Durante años he deseado tener un jazmín de Virginia como el de aquel jardín de mi infancia y lo encontré casualmente hace unos meses en el rincón de un vivero. Coloqué la maceta en la pared soleada de mi terraza y en estas semanas no he dejado de observarlo temiendo que durante el invierno hubiese muerto, porque en sus ramas desnudas no había aparecido ni un solo signo de vida. Pero esta mañana he descubierto un par de yemas tímidas que están a punto de romper; la primavera hace su trabajo ahí fuera y no le importa que nosotros estemos encerrados en casa. Y en estos días algo angustiosos, cuando el silencio de las calles borra todas las palabras, me gusta pensar que simboliza lo que florecerá en nosotros cuando pase todo esto, y que este tiempo nos está enseñando palabras nuevas con las que contaremos algún día lo que estamos viviendo. “La escritura está, sí, dentro de nuestra cabeza, pero también alrededor de nosotros, en las paredes y en los muebles, en el olor a café, en la luz de la lámpara. En días benditos todo es escritura, y en días malditos nada lo es”, dice Kallifatides. 
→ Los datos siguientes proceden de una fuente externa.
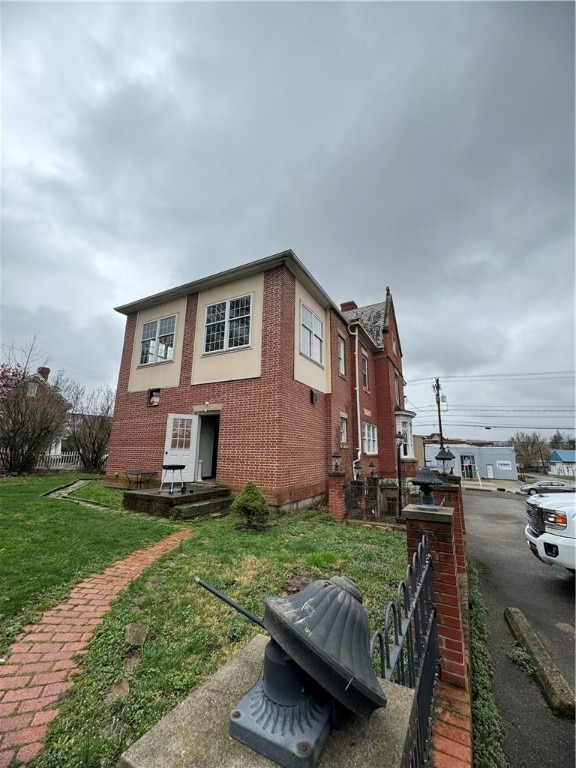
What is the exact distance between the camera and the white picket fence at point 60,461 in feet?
49.4

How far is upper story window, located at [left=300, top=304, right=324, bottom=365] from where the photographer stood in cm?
1042

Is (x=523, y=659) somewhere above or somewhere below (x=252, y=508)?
below

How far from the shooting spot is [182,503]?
7355 millimetres

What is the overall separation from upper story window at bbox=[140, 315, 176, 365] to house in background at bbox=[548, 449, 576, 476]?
173 feet

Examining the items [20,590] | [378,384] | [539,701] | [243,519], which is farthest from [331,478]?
→ [378,384]

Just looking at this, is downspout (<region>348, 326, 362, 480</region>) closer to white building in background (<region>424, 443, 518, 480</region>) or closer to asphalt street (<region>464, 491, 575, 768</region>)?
asphalt street (<region>464, 491, 575, 768</region>)

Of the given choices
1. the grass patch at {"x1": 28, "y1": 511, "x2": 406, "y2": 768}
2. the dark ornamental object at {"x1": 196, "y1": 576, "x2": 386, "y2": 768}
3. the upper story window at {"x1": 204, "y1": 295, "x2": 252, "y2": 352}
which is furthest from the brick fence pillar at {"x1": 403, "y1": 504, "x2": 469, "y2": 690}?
the upper story window at {"x1": 204, "y1": 295, "x2": 252, "y2": 352}

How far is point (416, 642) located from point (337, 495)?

La primavera sigue su curso y en el silencio de las calles se oye silbar a los pájaros. Pronto brotarán más yemas en mi trepadora, y de su frágil tronco colgarán las hojas verdes y los racimos con trompetillas de un intenso naranja. Y observando cómo se abren paso en las ramas leñosas me acordaré de ese hotel de mi infancia, y de mi abuela. Después de todo, quizá el encierro de estos días nos libere de nuestro vano mundo instantáneo para volver a anclarnos a todo lo que permanece, que es lo que de verdad importa.